October 22, 2008 ·  By Llanesca T. Panti, Reporter


By Llanesca T. Panti, Reporter
The Manila Times, Wednesday, October 22, 2008

LOWERING the criminal liability age is not the solution to the problem of syndicates using children as their operatives, a United Nations Children’s Fund (Unicef) official said Tuesday.

Lawyer Alberto Muyot of Unicef said the adults involved in syndicates using children should be the ones who should be held liable, because they made the children do crimes that is a violation of their right to survival, protection and development.

“Putting these children to jail is injustice. It is the adults who exploited the children by getting them involved in crimes. So it is the adults that should be the ones put behind bars,” Muyot said.

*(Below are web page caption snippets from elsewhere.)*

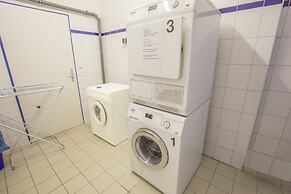 a&o Leipzig Hauptbahnhof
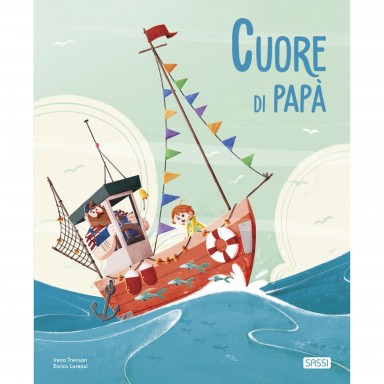 Cuore di papà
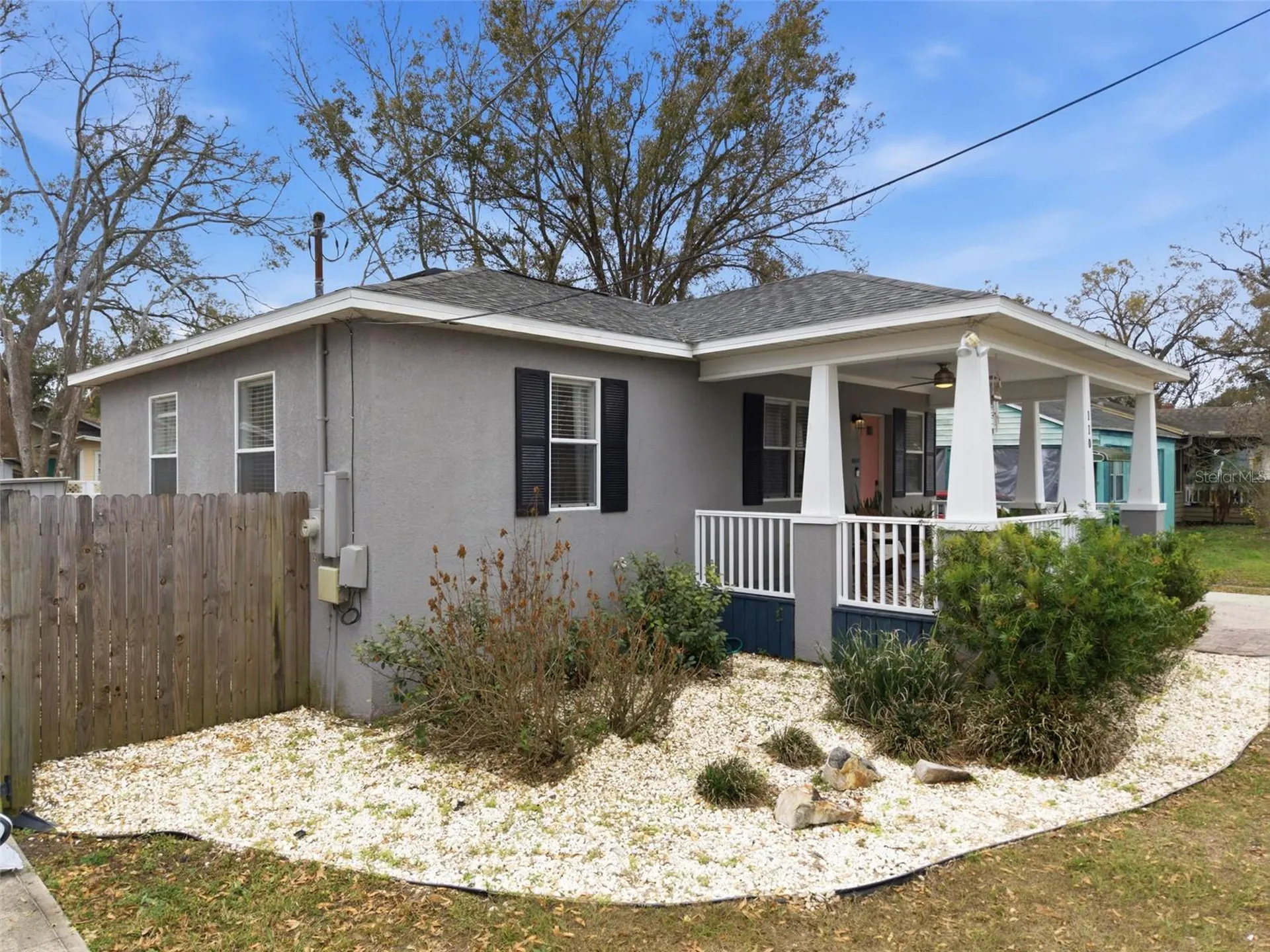 110 W Cayuga Street Tampa FL 33603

He was reacting to moves aimed at lowering the criminal liability age back to nine, because of reports that criminals are becoming younger and younger.

The Juvenile Justice and Welfare Act of 2006 earlier increased the age of criminal responsibility toa 15 from nine years of age. Since its implementation, around 3,000 children were released from jail and underwent under various community-based programs and rehabilitation administered by the Social Welfare department and Unicef. Among the interventions made are helping children get back to school or gain employment and providing micro financing for their parents.

Muyot also noted that while around 10,000 children have been the subjects of police complaint in the past years, only 1,000 of them were proven guilty of their crime.

Exposed to hazards of jail “Instead of exposing them to the hazards of the jail, we should have them benefit thru these programs,” Social Welfare Undersecretary Alicia Bala said.

“One thing more, we haven’t heard of any member of the syndicate who was arrested for deploying children,” she added.

Muyot also argued that the 15-year-old mark is a justified limit for holding a person liable for a crime, citing a study done by the Council for the Welfare of Children that concluded that the age of discernment of a Filipino in school begins at 15 years.

Likewise, a study by the Philippine Action for Youth Offenders found that the age of discernment begins at 18 years of age among those out of school. Both studies were based on the Kohlberg cognitive-developmental framework on moral development.

“We also found out that 70 per- cent of them just committed petty offenses, mainly property-related, while 80 percent were first-time offenders. If we don’t help these children, what will happen to their future?,” he said.